Brier-Calibrated Success Score: What 78% Calibration Actually Means

Frequently Asked Questions

What is the Brier score?
The Brier score is a measure of how well-calibrated probabilistic predictions are. It compares the predicted probability of an outcome with whether the outcome actually happened. A perfect Brier score is 0. A worst-case score for a binary outcome is 2. Lower scores mean better calibration.
Why does Tactiq show calibration as a percentage instead of the raw Brier score?
Raw Brier scores between 0.20 and 0.70 do not communicate intuitively. Most fans read 'lower is better' as counterintuitive. Tactiq reverse-maps the Brier score to a 0 to 100 percent calibration score, where 100 means perfect calibration and 0 means random guessing. The reverse-mapping uses the formula round((1 - brier / 2) * 100), clamped to 0 to 100.
How is calibration different from accuracy?
Accuracy asks whether the prediction was right. Calibration asks whether the predicted probability matched reality.

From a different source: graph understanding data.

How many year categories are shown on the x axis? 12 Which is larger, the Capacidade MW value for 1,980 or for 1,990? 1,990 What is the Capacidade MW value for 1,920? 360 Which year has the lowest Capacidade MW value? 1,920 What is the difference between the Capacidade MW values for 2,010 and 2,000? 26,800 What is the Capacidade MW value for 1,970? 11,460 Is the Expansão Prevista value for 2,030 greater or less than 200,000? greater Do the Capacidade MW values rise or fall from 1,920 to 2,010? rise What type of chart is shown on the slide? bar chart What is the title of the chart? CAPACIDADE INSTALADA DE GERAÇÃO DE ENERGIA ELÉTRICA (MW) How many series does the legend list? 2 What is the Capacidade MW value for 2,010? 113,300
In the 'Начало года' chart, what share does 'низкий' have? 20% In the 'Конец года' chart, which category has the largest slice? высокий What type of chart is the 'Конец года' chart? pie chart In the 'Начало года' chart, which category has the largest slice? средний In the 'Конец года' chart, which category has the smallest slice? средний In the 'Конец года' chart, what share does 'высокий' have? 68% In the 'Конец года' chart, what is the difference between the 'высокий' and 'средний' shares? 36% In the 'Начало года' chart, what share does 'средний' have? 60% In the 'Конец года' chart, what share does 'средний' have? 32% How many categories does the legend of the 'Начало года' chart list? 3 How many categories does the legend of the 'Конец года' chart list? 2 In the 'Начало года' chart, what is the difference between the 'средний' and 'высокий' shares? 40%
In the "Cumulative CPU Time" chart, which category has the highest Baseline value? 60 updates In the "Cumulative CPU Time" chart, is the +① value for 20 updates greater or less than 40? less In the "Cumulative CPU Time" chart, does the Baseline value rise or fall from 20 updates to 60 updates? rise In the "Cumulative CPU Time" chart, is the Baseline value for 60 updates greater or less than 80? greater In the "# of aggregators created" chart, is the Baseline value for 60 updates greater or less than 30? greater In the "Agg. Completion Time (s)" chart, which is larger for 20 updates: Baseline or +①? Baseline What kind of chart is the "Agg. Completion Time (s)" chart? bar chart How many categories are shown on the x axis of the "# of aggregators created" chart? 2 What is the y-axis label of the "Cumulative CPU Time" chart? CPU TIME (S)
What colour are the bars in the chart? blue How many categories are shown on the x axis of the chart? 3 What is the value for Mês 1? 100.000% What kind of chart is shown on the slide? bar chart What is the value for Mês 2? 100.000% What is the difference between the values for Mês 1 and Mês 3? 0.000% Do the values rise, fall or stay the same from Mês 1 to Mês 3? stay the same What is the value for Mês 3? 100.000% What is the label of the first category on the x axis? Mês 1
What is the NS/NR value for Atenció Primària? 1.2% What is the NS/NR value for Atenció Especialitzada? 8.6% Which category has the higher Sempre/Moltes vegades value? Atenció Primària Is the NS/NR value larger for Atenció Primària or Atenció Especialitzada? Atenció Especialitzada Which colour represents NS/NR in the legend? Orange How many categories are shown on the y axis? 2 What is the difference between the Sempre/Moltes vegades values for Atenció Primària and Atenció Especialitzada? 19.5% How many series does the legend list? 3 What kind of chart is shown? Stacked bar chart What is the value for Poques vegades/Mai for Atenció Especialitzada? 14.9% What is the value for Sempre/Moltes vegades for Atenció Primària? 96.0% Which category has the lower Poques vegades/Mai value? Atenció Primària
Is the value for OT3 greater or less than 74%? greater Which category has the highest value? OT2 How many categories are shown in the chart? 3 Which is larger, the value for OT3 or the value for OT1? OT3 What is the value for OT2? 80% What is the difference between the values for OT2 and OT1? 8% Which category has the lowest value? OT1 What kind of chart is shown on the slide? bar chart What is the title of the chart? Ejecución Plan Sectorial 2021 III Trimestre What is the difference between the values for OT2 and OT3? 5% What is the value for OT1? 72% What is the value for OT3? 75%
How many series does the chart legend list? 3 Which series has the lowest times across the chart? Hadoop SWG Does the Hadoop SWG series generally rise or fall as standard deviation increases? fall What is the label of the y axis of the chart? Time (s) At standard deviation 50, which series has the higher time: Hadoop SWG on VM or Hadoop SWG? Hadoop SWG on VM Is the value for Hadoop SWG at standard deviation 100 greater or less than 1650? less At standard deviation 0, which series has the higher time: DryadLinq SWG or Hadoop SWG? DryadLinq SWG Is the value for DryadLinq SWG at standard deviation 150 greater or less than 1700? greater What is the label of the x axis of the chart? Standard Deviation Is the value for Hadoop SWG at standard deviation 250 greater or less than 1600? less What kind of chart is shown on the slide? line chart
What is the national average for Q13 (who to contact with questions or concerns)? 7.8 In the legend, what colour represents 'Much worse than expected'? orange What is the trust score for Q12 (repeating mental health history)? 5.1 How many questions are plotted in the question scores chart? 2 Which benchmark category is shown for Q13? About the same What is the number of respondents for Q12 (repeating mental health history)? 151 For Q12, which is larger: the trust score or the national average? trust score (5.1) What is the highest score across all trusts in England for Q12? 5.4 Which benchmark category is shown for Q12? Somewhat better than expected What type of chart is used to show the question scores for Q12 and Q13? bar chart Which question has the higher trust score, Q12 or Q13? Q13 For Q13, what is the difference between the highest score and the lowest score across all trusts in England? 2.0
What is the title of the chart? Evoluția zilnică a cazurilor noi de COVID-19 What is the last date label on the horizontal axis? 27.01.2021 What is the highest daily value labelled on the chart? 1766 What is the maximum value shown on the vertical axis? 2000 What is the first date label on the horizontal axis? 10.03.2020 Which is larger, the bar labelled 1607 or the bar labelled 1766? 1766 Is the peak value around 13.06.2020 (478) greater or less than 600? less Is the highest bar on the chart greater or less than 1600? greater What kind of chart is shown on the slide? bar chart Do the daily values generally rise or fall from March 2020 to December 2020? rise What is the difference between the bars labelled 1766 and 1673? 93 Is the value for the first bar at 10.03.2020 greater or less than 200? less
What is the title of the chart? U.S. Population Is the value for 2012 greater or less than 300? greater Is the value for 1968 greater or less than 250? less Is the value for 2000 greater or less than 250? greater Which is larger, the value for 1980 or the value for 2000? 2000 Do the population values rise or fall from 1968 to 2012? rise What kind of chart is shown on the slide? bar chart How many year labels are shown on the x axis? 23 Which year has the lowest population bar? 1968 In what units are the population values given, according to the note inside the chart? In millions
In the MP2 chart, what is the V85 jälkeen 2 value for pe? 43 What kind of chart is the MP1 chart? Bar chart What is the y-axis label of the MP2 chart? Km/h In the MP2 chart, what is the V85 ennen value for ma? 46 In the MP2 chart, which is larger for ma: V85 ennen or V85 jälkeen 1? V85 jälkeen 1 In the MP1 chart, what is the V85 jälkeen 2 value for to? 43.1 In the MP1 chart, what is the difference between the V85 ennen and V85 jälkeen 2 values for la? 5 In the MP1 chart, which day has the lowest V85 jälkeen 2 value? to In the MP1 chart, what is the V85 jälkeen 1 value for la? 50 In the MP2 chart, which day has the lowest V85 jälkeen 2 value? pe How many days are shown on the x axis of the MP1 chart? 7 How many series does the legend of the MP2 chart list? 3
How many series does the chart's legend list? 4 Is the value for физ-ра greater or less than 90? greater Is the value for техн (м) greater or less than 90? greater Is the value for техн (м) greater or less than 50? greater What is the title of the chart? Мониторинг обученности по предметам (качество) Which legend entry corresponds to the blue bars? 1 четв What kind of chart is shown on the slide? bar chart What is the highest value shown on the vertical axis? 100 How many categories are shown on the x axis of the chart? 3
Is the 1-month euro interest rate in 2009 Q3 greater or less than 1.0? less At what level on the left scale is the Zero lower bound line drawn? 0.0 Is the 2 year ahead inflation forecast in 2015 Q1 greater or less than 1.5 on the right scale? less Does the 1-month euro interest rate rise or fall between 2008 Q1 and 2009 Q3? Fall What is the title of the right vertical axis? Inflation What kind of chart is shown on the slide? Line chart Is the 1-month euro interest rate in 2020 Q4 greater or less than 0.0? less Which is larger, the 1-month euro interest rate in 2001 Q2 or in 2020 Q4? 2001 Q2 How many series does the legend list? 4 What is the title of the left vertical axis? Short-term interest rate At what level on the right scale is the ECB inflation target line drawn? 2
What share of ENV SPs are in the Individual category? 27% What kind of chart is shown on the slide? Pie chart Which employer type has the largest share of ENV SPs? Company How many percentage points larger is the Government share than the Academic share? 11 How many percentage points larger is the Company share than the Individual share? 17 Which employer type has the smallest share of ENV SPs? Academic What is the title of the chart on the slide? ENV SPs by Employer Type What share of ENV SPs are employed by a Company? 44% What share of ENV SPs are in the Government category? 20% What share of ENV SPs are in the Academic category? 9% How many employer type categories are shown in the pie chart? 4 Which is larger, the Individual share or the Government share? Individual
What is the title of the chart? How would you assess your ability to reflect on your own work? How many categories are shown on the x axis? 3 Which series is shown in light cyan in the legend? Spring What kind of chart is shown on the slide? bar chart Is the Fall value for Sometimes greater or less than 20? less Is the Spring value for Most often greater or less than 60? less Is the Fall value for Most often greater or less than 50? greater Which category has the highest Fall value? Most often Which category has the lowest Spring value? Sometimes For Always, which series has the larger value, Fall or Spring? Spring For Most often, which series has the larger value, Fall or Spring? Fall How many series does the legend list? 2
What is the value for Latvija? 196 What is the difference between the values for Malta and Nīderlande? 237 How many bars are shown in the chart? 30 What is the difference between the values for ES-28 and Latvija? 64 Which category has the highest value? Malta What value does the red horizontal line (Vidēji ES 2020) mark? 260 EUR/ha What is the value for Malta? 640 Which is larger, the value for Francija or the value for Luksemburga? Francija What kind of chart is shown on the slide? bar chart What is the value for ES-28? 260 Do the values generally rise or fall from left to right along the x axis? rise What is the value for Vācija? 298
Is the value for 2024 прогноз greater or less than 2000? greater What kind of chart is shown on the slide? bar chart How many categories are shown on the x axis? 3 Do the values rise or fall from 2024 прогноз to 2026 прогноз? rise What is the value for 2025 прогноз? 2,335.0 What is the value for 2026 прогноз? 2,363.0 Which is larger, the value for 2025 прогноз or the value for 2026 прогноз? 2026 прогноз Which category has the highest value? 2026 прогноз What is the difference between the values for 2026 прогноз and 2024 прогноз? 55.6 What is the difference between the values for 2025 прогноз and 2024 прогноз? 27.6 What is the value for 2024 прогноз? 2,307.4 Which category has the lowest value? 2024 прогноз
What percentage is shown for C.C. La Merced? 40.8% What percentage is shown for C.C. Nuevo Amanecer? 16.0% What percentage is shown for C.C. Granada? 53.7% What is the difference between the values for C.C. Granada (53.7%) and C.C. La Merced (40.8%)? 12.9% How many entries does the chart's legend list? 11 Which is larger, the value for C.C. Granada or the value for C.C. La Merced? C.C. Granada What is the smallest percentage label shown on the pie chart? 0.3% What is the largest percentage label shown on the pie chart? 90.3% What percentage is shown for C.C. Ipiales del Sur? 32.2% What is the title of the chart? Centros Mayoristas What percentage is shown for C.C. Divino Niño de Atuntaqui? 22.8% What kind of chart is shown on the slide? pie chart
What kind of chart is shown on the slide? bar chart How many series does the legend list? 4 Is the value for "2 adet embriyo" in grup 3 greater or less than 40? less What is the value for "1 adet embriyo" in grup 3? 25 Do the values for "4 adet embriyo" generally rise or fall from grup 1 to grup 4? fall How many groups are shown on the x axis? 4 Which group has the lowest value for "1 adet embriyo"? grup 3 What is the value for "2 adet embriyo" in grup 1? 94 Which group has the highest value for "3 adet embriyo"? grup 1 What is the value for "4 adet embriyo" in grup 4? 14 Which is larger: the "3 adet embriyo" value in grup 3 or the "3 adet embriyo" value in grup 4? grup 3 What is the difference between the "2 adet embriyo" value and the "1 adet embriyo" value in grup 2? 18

If you predict 60 percent home win 100 times and the home side wins 60 of them, you are perfectly calibrated even though 40 of your predictions were 'wrong'. Calibration is the deeper measure of probabilistic skill.
Why does Tactiq require 10 decided analyses before showing a calibration score?
With fewer than 10 decided fixtures, the Brier score swings sharply between matches. A single lopsided wrong call can move the score by 0.10 or more. The 10-match threshold gives a stable estimate. Below 10, Tactiq shows a 'not enough decided analyses yet' state instead.
What calibration percentage should I aim for?
The four tiers in Tactiq are: 85 percent and above (very good), 75 to 84 percent (good), 65 to 74 percent (average), under 65 percent (needs work). Most users land in the 75 to 84 percent range after 50 plus decided fixtures. Above 85 percent is genuinely strong calibration and is unusual.
Does the calibration score include simulator outputs?
No. The calibration score is computed only on base analyses, not on simulator outputs that depend on user-provided overrides. Including overrides would conflate model calibration with the user's judgment about the override inputs.